DailyINK
- Company type: Subsidiary
- Industry: Email syndication
- Founded: 2006; 20 years ago
- Founder: Jay Kennedy
- Defunct: December 2013; 12 years ago
- Fate: Merged with Comics Kingdom
- Headquarters: New York City, New York, U.S.
- Products: Comic strips
- Services: Email comic strips directly to subscribers
- Owner: Hearst Communications
- Website: dailyink.com

= DailyINK =

DailyINK was an online service created by King Features Syndicate to email many classic and current comic strips directly to subscribers for an annual fee of $19.99. King Features described it as "the all-inclusive subscription service for the true comics fan." On a web site and via email, the DailyINK service made available more than 90 vintage and current comic strips, panels, games, puzzles and editorial cartoons.
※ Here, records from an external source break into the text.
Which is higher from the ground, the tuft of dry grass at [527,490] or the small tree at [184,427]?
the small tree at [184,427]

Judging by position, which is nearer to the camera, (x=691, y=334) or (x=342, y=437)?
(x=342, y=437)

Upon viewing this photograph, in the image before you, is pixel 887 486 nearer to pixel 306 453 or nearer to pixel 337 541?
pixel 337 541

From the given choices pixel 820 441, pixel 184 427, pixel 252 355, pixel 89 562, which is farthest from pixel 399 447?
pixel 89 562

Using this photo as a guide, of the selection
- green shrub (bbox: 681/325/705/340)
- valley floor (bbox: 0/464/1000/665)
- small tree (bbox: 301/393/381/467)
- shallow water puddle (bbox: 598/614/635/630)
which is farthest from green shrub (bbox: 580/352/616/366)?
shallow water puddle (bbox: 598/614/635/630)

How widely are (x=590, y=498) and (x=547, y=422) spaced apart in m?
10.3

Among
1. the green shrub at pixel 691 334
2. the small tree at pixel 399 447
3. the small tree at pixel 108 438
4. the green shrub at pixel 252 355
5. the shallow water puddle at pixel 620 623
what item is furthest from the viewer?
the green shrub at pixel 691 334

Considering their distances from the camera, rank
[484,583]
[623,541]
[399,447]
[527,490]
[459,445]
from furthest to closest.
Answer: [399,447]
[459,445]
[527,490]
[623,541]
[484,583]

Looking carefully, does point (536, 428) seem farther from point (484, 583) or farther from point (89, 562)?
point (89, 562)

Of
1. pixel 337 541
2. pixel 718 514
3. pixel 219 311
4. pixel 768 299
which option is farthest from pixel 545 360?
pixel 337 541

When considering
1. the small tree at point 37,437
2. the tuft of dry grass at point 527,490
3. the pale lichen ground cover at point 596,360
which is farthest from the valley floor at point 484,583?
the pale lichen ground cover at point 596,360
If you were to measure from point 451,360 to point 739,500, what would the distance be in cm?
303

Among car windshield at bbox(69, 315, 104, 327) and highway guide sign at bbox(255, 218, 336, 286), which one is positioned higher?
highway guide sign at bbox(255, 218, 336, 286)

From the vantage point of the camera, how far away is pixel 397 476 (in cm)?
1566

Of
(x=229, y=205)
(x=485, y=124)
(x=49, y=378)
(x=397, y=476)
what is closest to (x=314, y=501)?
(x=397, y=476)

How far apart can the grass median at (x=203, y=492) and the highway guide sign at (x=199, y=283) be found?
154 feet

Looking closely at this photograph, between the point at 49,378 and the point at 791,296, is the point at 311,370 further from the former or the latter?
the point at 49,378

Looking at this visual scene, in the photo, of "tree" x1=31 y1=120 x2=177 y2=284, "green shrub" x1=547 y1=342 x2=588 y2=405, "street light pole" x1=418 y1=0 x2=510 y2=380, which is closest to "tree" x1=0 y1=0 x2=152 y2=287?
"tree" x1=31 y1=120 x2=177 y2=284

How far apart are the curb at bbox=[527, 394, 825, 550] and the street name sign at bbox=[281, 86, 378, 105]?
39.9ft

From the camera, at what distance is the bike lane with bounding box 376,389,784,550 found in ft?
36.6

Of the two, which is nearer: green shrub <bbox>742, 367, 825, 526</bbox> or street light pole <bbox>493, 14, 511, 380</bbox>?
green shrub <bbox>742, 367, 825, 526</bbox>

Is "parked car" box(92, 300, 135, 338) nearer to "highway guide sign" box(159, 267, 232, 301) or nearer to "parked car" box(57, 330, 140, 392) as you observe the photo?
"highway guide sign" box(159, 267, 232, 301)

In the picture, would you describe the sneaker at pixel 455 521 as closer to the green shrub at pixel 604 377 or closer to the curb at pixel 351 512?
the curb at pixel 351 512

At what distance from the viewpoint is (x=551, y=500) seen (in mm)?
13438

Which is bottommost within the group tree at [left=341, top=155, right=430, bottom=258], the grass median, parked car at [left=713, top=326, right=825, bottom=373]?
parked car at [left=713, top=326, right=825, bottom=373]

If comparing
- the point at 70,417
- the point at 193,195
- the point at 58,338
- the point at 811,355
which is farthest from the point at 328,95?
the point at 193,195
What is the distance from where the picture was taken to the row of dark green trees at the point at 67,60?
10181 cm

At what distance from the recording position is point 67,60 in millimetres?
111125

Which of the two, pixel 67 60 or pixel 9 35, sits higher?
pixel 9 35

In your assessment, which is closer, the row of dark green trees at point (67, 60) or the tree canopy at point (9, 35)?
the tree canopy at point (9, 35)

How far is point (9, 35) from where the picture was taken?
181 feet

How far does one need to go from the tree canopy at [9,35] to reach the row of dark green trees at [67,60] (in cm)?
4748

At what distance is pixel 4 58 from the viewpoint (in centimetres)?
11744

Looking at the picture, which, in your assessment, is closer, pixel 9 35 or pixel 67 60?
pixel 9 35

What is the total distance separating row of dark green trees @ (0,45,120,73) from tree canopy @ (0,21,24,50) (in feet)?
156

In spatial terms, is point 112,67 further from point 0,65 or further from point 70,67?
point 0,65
Confronted by newspaper cutbacks, King Features began explore new venues, such as placing comic strips on mobile phones. In 2006, it launched DailyINK, an online service which initially billed subscribers $15 annually. A subscription showed up as a charge from Reed Brennan Media Associates, the online merchant for DailyINK. Each week, Reed Brennan Media Associates, a unit of the Hearst Corporation, edited and distributed more than 200 features for King Features.

Contemporary DailyINK strips ran the gamut from The Amazing Spider-Man to Zits. The vintage strips initially included Bringing Up Father, Buz Sawyer, Flash Gordon, Krazy Kat, The Little King, The Phantom and Rip Kirby. King Features editor Jay Kennedy introduced the service early in 2006, commenting:
Comics are consistently ranked among the most popular sections by newspaper readers. However, because of space, newspapers are not able to offer as vast a selection as many readers would like, and therefore millions of comic lovers are often not exposed to some of the most creative strips. In creating DailyINK, we wanted to ensure that fans had a destination where they could experience our complete line-up of award-winning comic artists and writers. DailyINK really sets the standard for comics online. By offering all of our current favorites updated daily, along with access to our archives of beloved characters as well as political humor and games, we have designed DailyINK.com as a destination fans will want to visit every day for something new.

In December 2013, Daily INK was relaunched as part of the new Comics Kingdom website.

==Vintage strips upgrade==
With 11,000 subscribers by June 2010, more vintage strips were added to DailyINK, including Barney Google, Beetle Bailey, Big Ben Bolt, Brick Bradford, The Heart of Juliet Jones, Jackys Diary, The Katzenjammer Kids, Little Iodine, Mandrake the Magician, Office Hours, Quincy and Radio Patrol. On November 15, 2010, a subscription rate increase to $19.99 was announced, effective December 15, 2010, with applications available on iPhone, iPad and iPod Touch, plus a "new and improved" DailyINK in 2011. The redesign was by Blenderbox.

==Added features==
Features added in 2011 included original publication dates, forum topics and a blog, mostly promotional but also with authoritative "Ask the Archivist" posts exploring comic strip history. The "Last 7" feature enables the reader to see a week's worth of comics on a single page. On the right side of the home page, collapsible activity boxes show what’s happening on the site: “Most Saved Today” lists the strips DailyINK users have added to their scrapbooks. “Most Active” indicates which strips are being shared on Facebook, Twitter and StumbleUpon. “Recent Comments” shows what users are saying about the strips. The "Scrapbook" feature allows one to save individual favorites to a personalized scrapbook for later viewing. A tiny calendar above each strip makes it possible to read or reread all strips of the previous year.

On the site, the strips appear larger than they do in emails, as noted in the site's FAQ: "The new DailyINK site displays comics much larger than before. In fact, they’re bigger now than when zoomed on the original site. Therefore a zoom function is no longer needed." Despite this claim, small details are sometimes lost because the strips cannot be enlarged. Traditionally, Sunday strips have always been published larger than daily strips, and that tradition continues here. However, Bill Griffith's Zippy, in an odd technological twist by DailyINK, is displayed small on Sunday and large in the dailies.

In 2012, Jackys Diary was dropped from DailyINK, and the Archivist explained, "Unfortunately, we no longer have the rights to publish the strip."

In April 2012, DailyINK began carrying the original Mort Walker and Dik Browne Hi and Lois in addition to the current Hi and Lois by Chance Browne, Brian Walker and Greg Walker.

==Awards==
On January 13, 2012, the DailyINK app was voted as the People’s Champ in the Funny category in the 2011 Pixel Awards. Established in 2006, the Pixel Awards honor sites and apps displaying excellence in web design and development. Other nominees in the Funny category: JibJab Media Inc, Threaded, Snowball of Duty: White Opps and SoBe Staring Contest.